Image-text web data:
--------------------

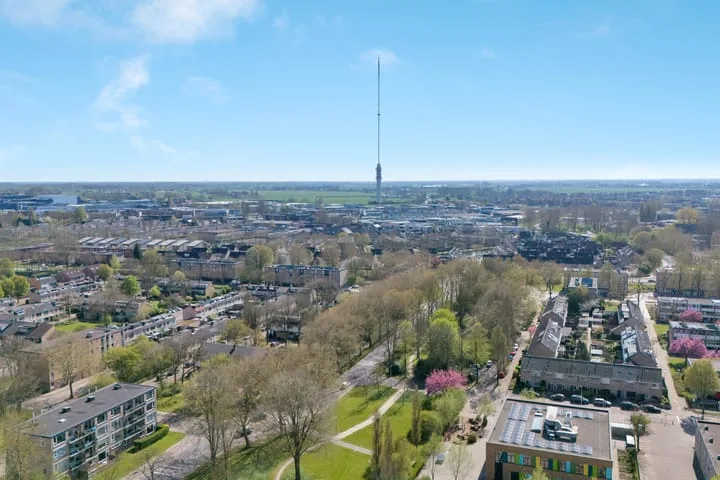 Stereoplein 36 IJsselstein thumbnail 47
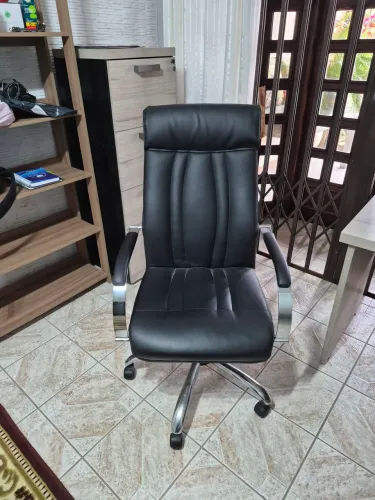 Cadeira diretor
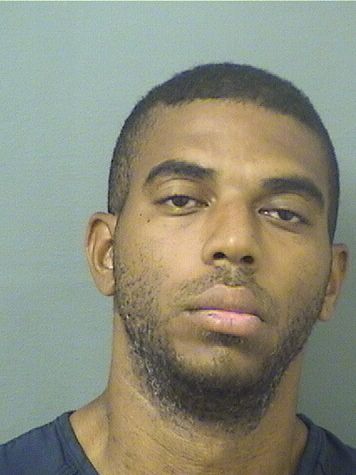  JONATHAN CABRERA Resultados de la busqueda para Palm Beach County Florida para  JONATHAN CABRERA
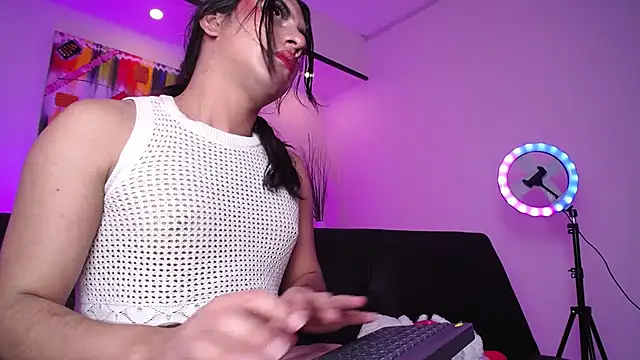 stefy_bratz (T young) - ALL NAKED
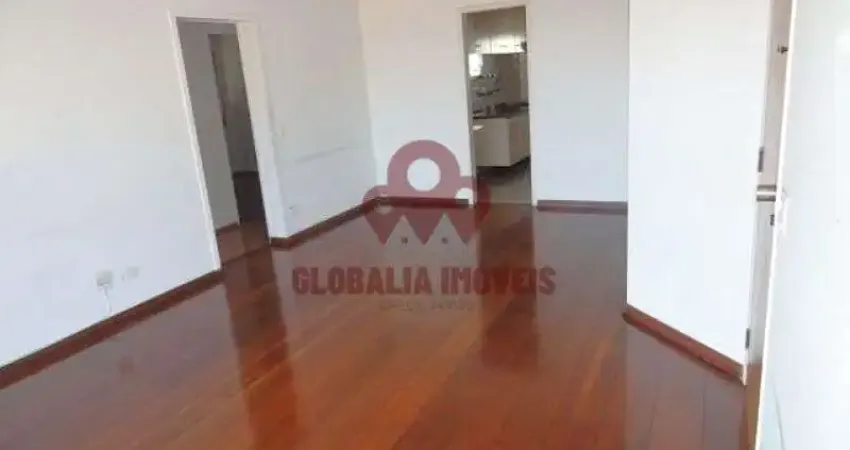 Oportunidade, apartamento com ótima incidência solar no período manhã e da tarde – planalto paulista – são paulo.o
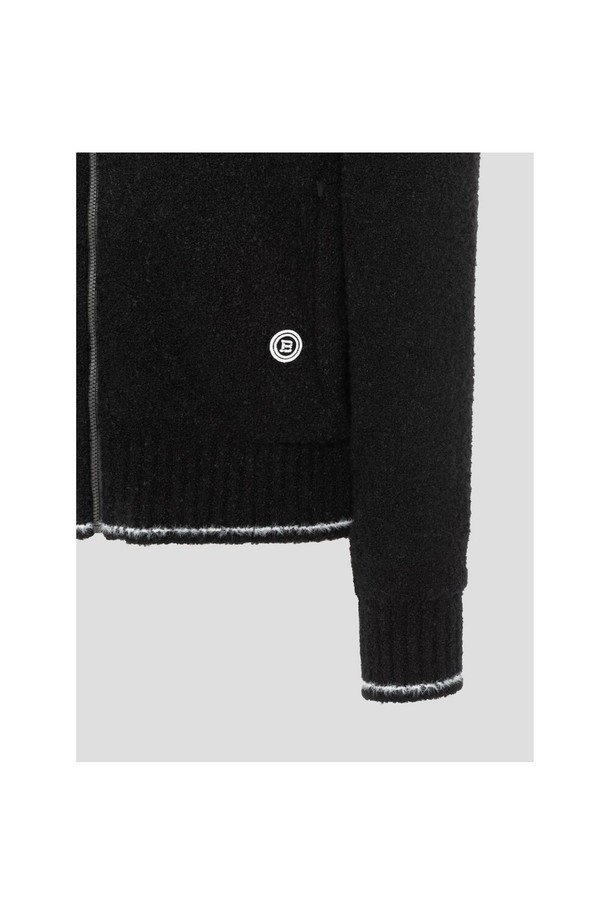 상품 슬라이드 이미지 1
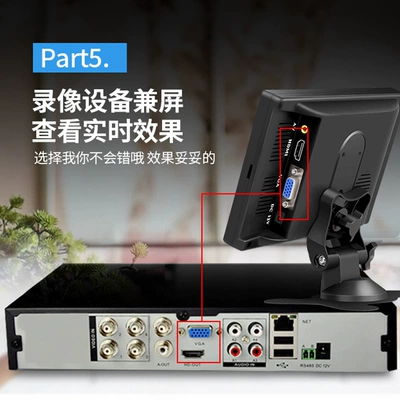 Car TV | Televisions, High-Definition Hdmi, Computer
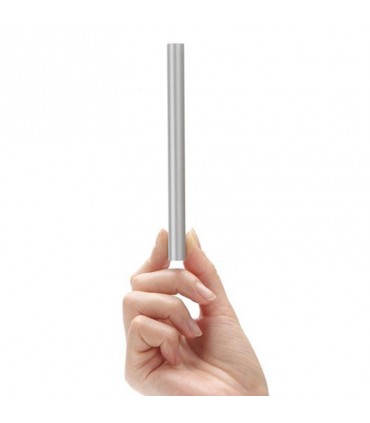 پاور بانک 5000 میلی آمپر ساعت Xiaomi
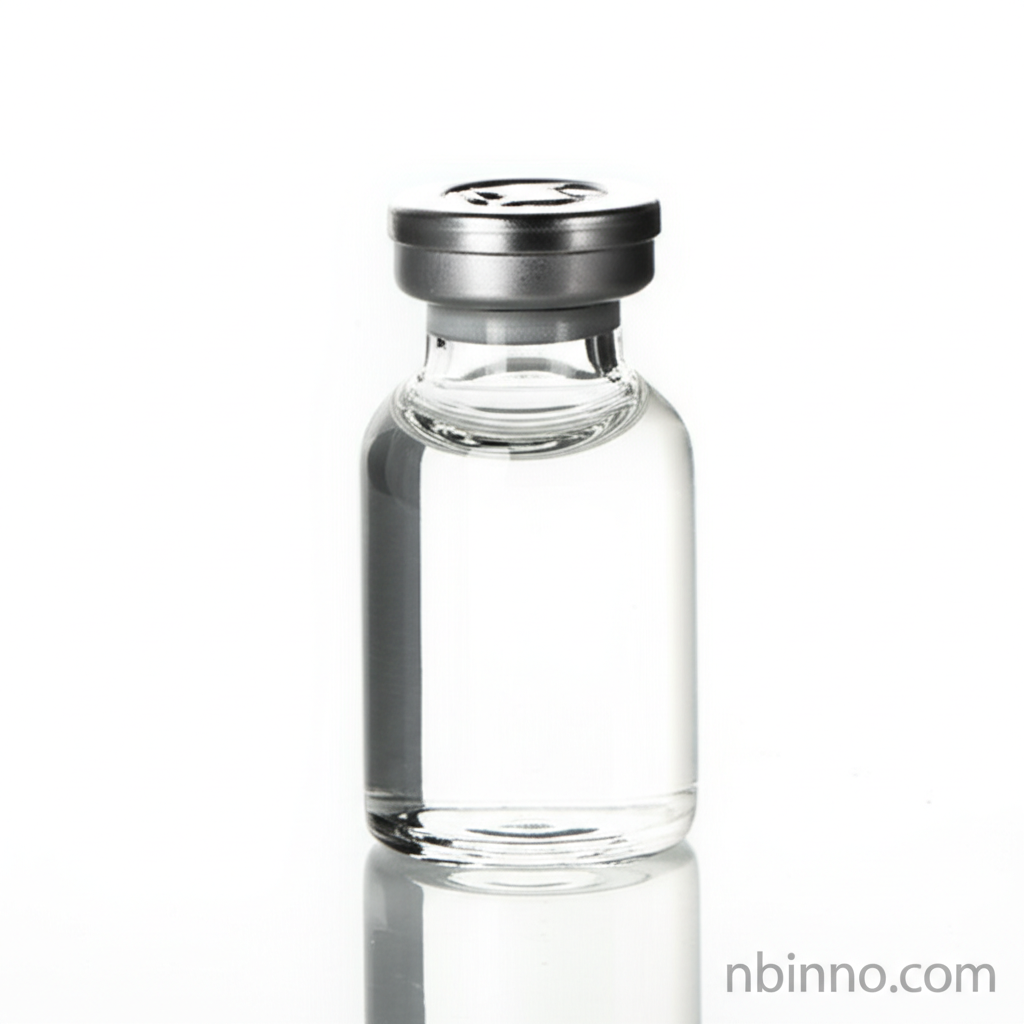 N-(2-Aminoethyl)-3-aminopropyltriethoxysilane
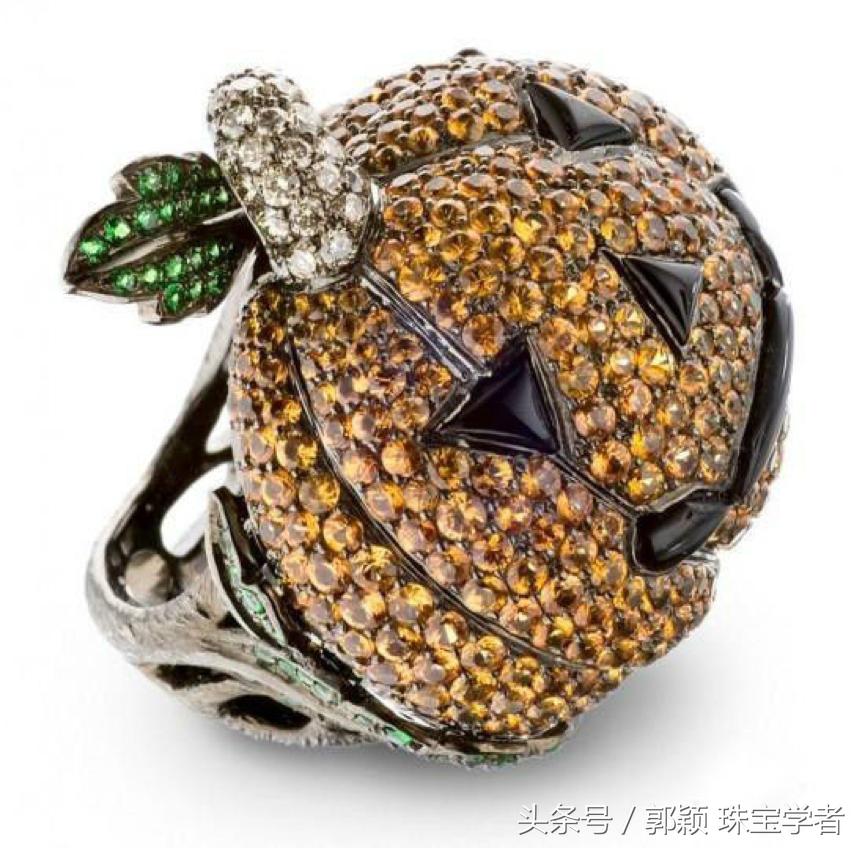 PartyQueen必不可少的“它”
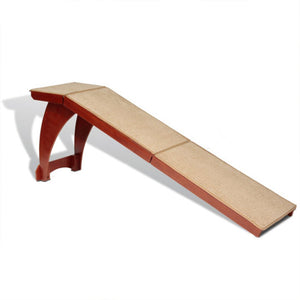 CozyUp® Bed Ramp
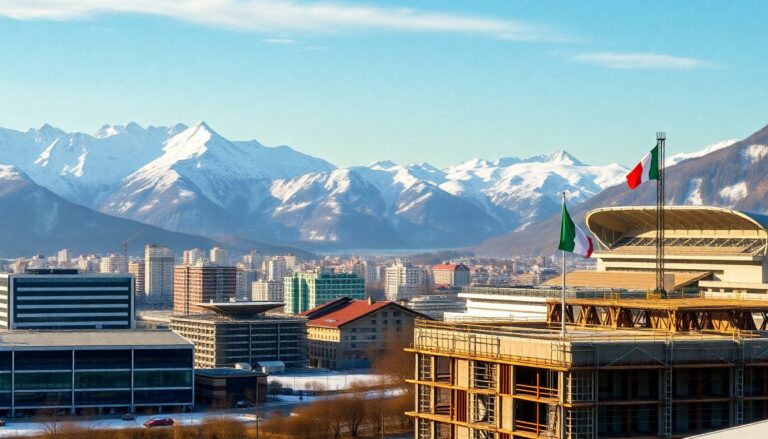 olimpiadi milano cortina 2026 cosa aspettarsi dalle citta ospitanti 1761290171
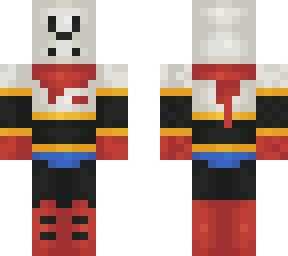 papyrus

--------------------

▸ **Work required**
From the opening line of the entries above to the line that holds "پاور بانک 5000 میلی آمپر ساعت Xiaomi", inclusive, reproduce each line exactly and omit any picture.

▸ **Response box**
 Stereoplein 36 IJsselstein thumbnail 47
 Cadeira diretor
  JONATHAN CABRERA Resultados de la busqueda para Palm Beach County Florida para  JONATHAN CABRERA
 stefy_bratz (T young) - ALL NAKED
 Oportunidade, apartamento com ótima incidência solar no período manhã e da tarde – planalto paulista – são paulo.o
 상품 슬라이드 이미지 1
 Car TV | Televisions, High-Definition Hdmi, Computer
 پاور بانک 5000 میلی آمپر ساعت Xiaomi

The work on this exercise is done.